• [TEXT UNDER STUDY]:
(Reprinted from Amboy Beacon, Jan. 5, 2011)
SOUTH AMBOY — City Council President Fred Henry was expected to be sworn-in
as Mayor before the Council reorganizes today at 6 p.m. at City Hall, N.
Broadway, but his final status as South Amboy’s new Chief Executive has been
put-off until after a hearing before Superior Court Judge Phillip Paley,
sitting in New Brunswick, on Monday, Jan. 10, at 8:30 a.m.
Copies of the filings by interested parties in the case have been obtained
by the Amboy Beacon.
Late last week, the Judge ordered that administration of the oath-of-office
to Henry as the city’s first new Mayor in over two decades take-place
before Tuesday, Jan. 11, when a decision is expected to be made on contested
ballots.
However, any appointments by Henry would be temporary until the election is
settled.
This follows submission of a seven-page petition to Paley by Christopher
Struben, attorney for Independent candidate Mary O’Connor, and filing of a
six-page cross-petition by Michael Baker, attorney for Henry.
The Middlesex County Board of Elections, represented by Deputy Attorney
General Donna Kelly, also is a party to the case, but did not file any
documents.
The wild-card in the case is participation as an “amicus curiae” (friend
of the court) by Senior Counsel Flavio Komuves of the American Civil
Liberties Union (ACLU) of New Jersey Foundation, Newark, who submitted to Paley a
19-page brief detailing its legal arguments concerning voters allegedly denied
their rights by election officials. ACLU’s interest in the matter stems
from its support for “the Constitutional right of individuals to vote, and to
have their votes counted.”

• [PROVIDED DATA]:
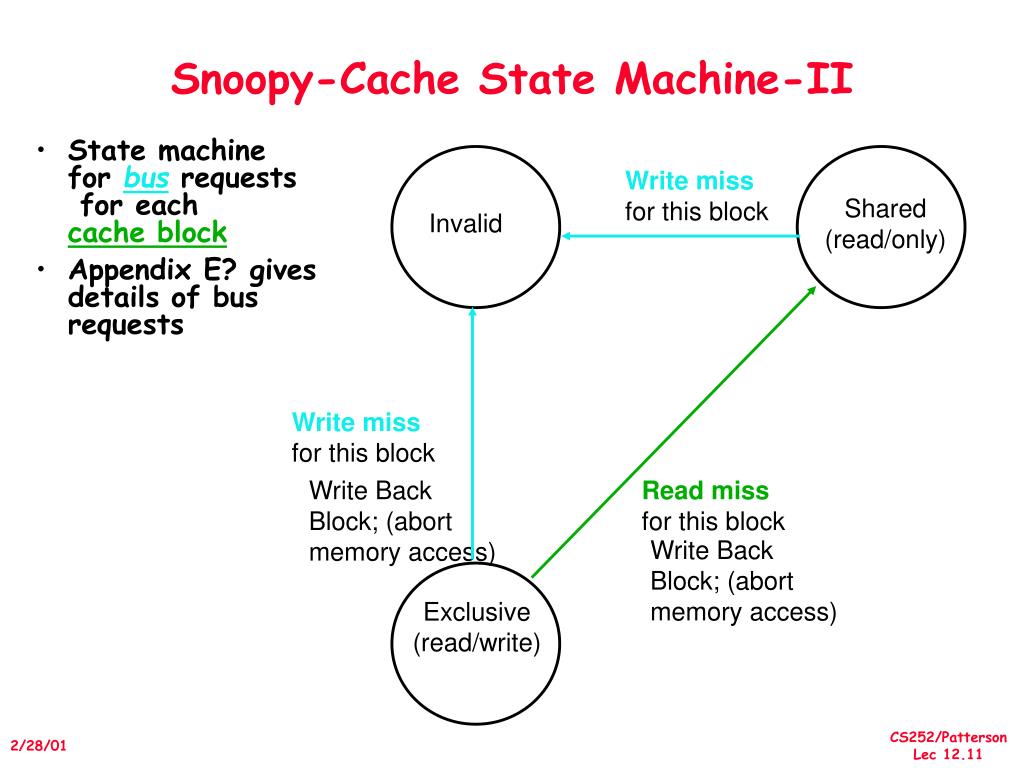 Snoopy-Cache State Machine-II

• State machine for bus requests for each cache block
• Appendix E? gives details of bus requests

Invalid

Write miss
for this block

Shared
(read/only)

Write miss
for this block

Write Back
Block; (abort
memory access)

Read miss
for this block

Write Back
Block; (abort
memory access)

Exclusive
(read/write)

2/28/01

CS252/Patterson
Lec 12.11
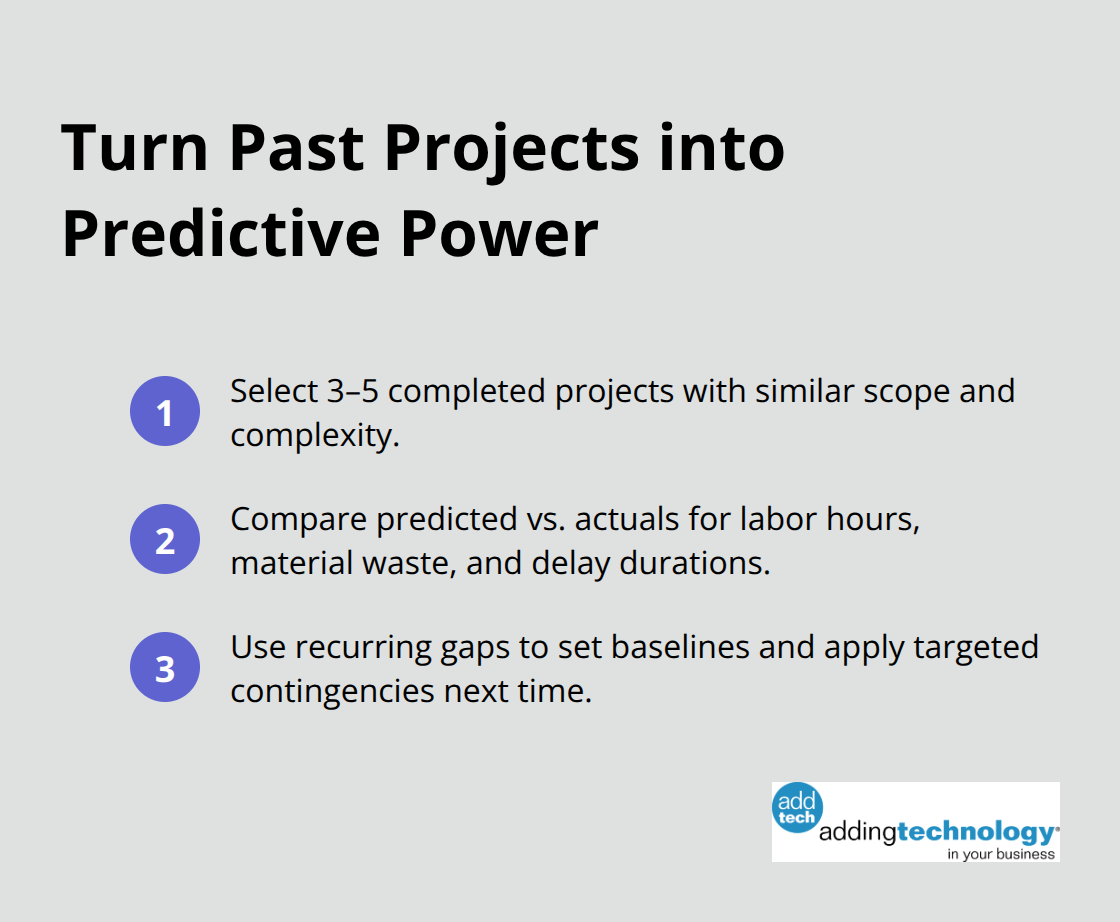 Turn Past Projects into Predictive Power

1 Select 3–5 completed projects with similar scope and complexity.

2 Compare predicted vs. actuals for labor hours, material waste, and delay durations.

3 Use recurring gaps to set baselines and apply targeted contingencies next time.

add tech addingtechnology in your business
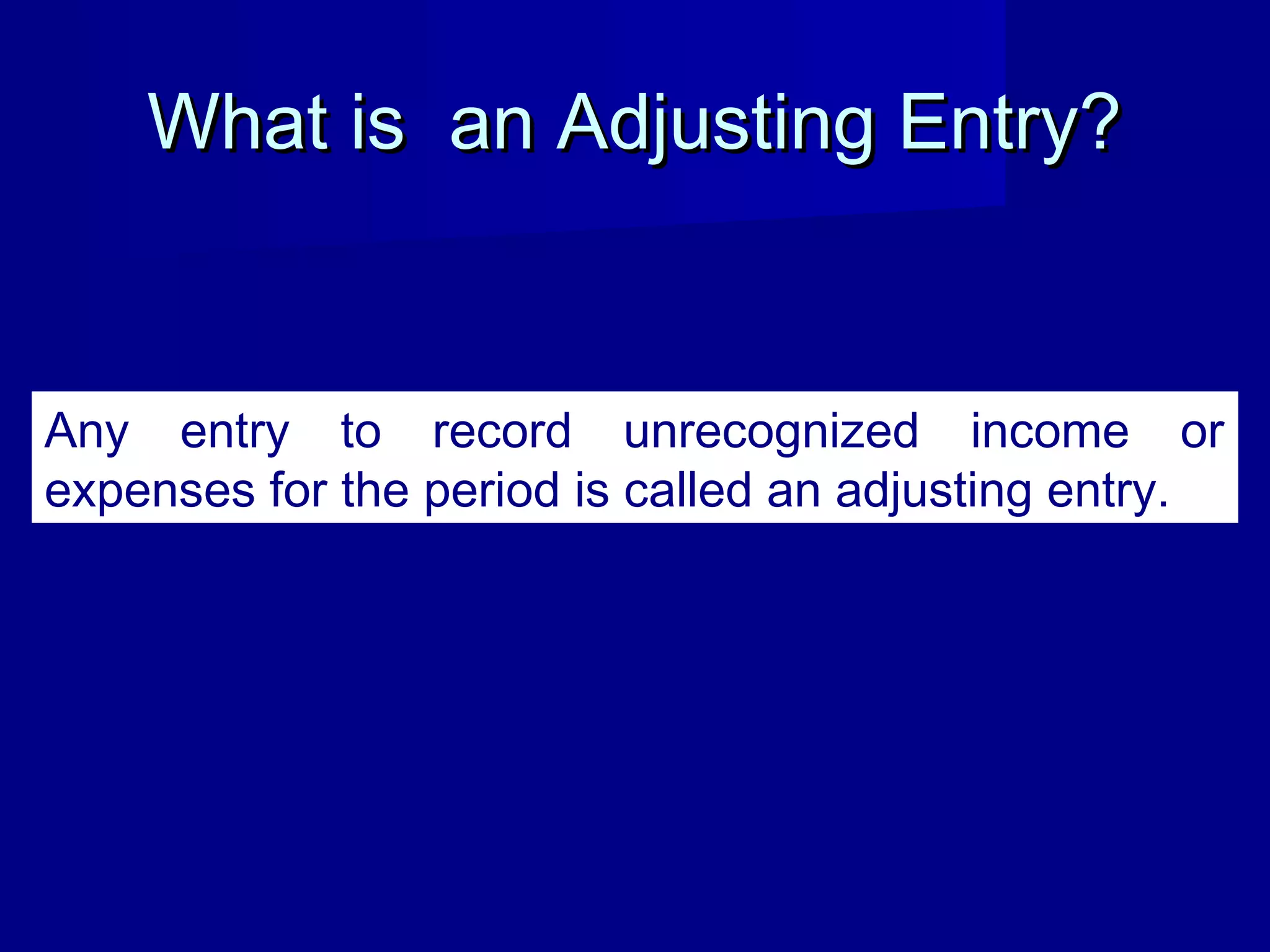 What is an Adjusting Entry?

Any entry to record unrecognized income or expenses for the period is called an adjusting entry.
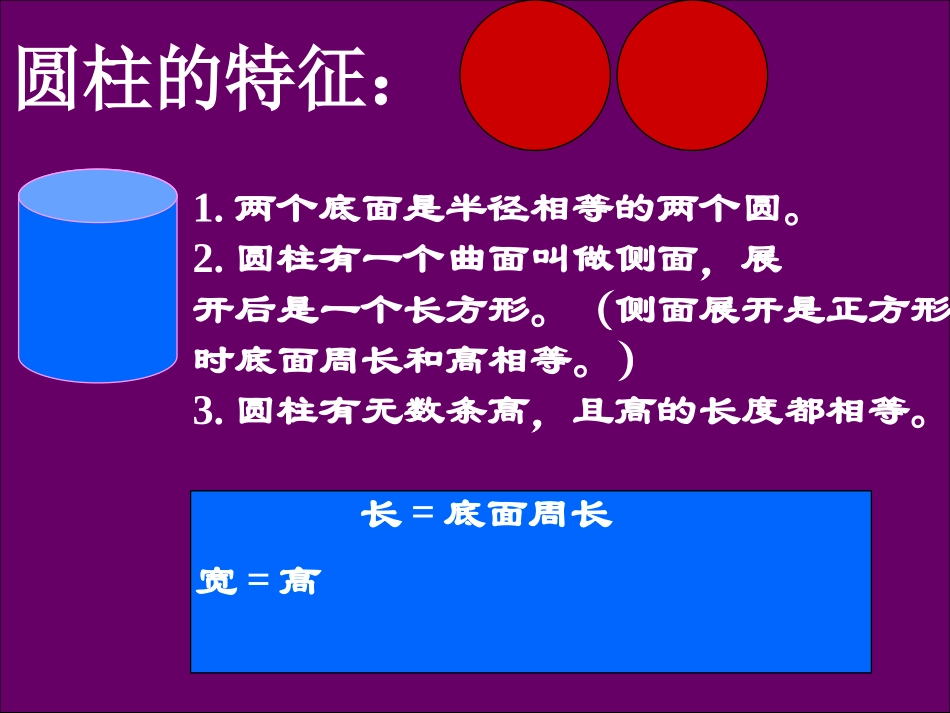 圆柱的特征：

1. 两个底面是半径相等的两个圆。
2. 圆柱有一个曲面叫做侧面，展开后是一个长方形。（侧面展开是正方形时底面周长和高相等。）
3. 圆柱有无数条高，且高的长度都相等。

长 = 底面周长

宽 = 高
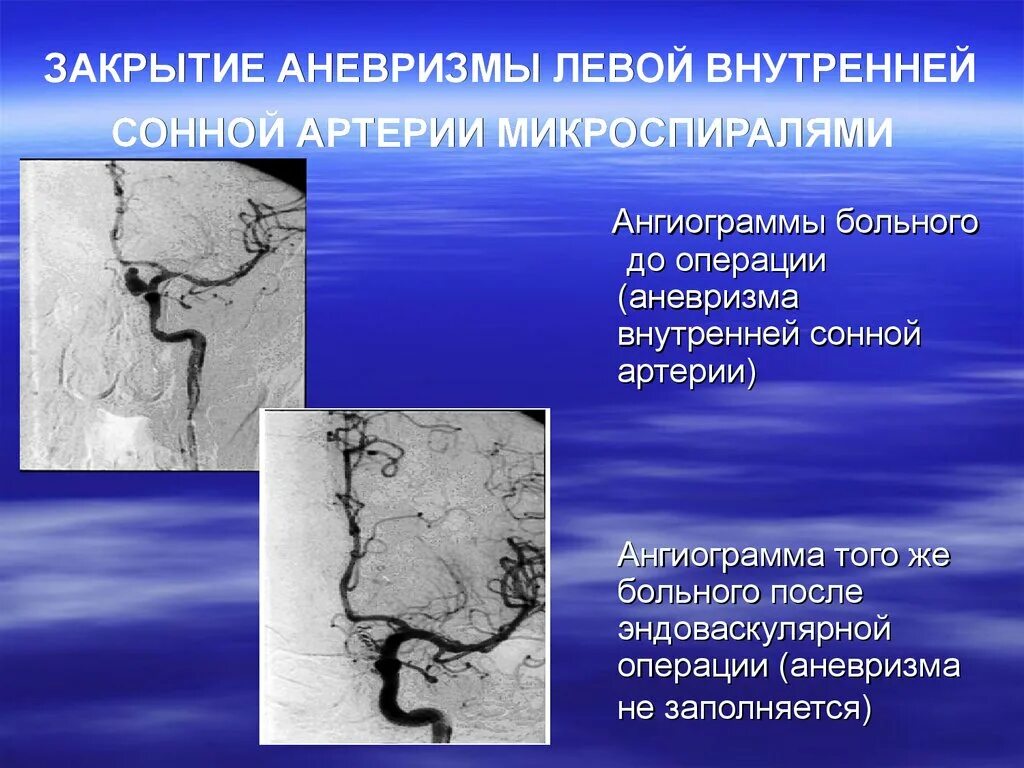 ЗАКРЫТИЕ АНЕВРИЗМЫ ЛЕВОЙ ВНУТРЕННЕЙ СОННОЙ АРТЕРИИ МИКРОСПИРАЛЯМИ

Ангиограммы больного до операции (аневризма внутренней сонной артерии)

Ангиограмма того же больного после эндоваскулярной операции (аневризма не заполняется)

• [WHAT TO WORK ON]:
A. Quote the Amboy Beacon article from "(Reprinted from Amboy" to "at 8:30 a.m.".
B. In the Amboy Beacon article:
(i) Who is the attorney for Independent candidate Mary O'Connor?
(ii) Which party to the case filed no documents?
(iii) How many pages long is the brief the ACLU submitted to Paley?
C. Carry on the Amboy Beacon article about the South Amboy mayoral dispute from its last sentence.
The listing plays no part here.

• [ANSWER SECTION]:
A.
(Reprinted from Amboy Beacon, Jan. 5, 2011)
SOUTH AMBOY — City Council President Fred Henry was expected to be sworn-in
as Mayor before the Council reorganizes today at 6 p.m. at City Hall, N.
Broadway, but his final status as South Amboy’s new Chief Executive has been
put-off until after a hearing before Superior Court Judge Phillip Paley,
sitting in New Brunswick, on Monday, Jan. 10, at 8:30 a.m.

B.
(i) Christopher Struben
(ii) The Middlesex County Board of Elections
(iii) 19 pages

C.
The ACLU submission maintains that Alexa Hess, whose provisional ballot was
rejected; Michael Berardo, whose MIB was voided, and Eric Cheng, who was
denied a provisional ballot, were deprived-of their rights; that Henry’s
three-vote “win” should therefore be set-aside, and that a new election should
be held.
The O’Connor petition, prepared by Struben partner Michael Percario, takes
the same positions regarding Hess, Berardo and Cheng.
In addition, it maintains that the machine votes of Carol McGloan and Grace
Hoffman, allegedly residents of Sayreville; the provisional votes of Bert
Colon, Kenneth Horn, Victoria Kedmenec, Jay Vignola and Darlene Gallucci,
allegedly residents of South Amboy for less than the minimum 21 days, and the
MIBs of Joshua Gonzalez, Jeremy Gonzalez, Maria Crowley and Dennis Crowley,
allegedly signed by messenger Ryan Tooker, son of Business Administrator
Camille Tooker, be disallowed; that Henry’s three-vote “win” be set-aside, and
that O’Connor be declared the winner or, alternatively, a new election be
held.
The Henry cross-petition, prepared by Baker partner Karl Kemm, takes no
position regarding Hess, Berardo, Cheng, McGloan, Hoffman, Colon, Horn,
Kedmenec, Vignola, Gallucci, the Gonzalez family or the Crowley family.
Instead, the MIB of Taryn Congleton and the machine votes of Gary Bouchard,
Robert Point, Kevin O’Connor and Felipe Burgos are disputed on alleged
non-residency grounds, and there is reference to “seven illegally-cast votes,”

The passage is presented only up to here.